Brief by Central Staff
Outdoors – January 2005 – Colorado Central Magazine
When subdivisions sprout in the back-country, traditional back- country activities have to give way. Or at least, that’s what has happened in Park County, where the U.S. Forest Service has banned recreational shooting in an area near Bailey known as Slaughterhouse Gulch.
Residents of the KZ Ranch and Royal Ranch subdivisions complained to the county government and the Forest Service last fall, pointing out that they feared to take walks or even sit outdoors on account of the gunfire, and that some residents found shotgun pellets on their roofs.
The area, with five or six informal ranges, has become popular for metro-area shooters. It’s a 45-minute drive, but closer areas have been closed in recent years on account of suburban sprawl. Gun ranges near Shawnee and Buffalo Creek were closed in 1998.
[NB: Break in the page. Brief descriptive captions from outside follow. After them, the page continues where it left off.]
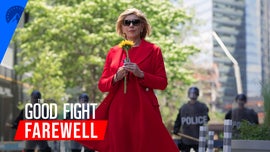 image for The Good Fight Farewell Special - Pt. I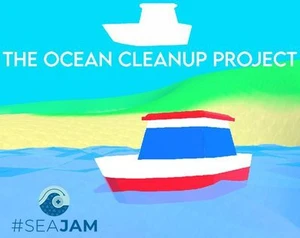 The ocean cleanup project (volutedberet)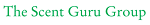 The Scent Guru Group logo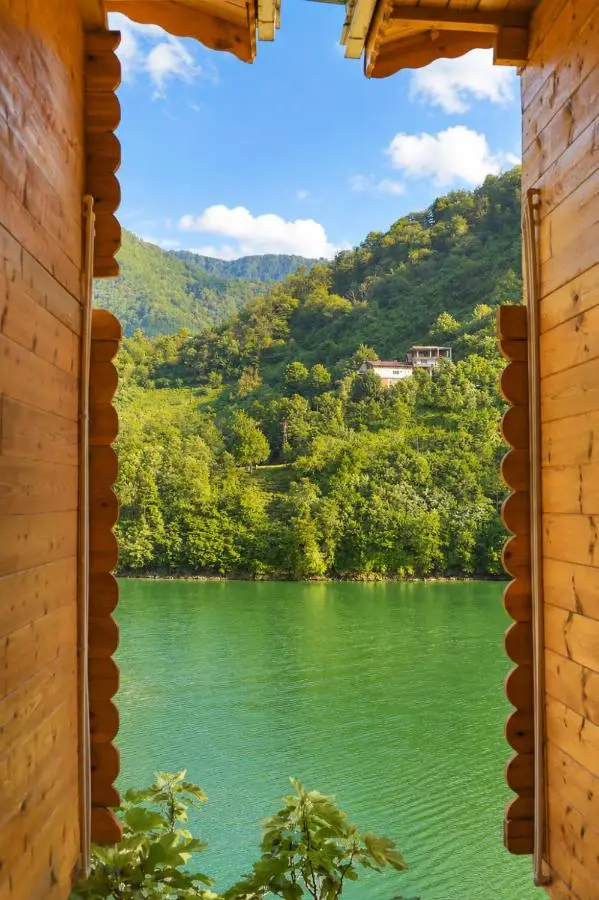 Buneba Resort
A Forest Service report noted that Slaughterhouse shooting had caused “alarm, annoyance, and inconvenience,” as it involved “unsafe practices such as shooting without a backstop, shooting into or across canyons, from or across roads, and shooting toward occupied areas.”
Even though recreational shooting is banned at Slaughterhouse, hunting is still permitted there, police can fire weapons in the line of duty, and gas-operated paint-ball guns remain legal.
The county government formed a committee to find a suitable site for a regular shooting range, although the county does not want to get involved itself, on account of potential future liability for removing lead from the site.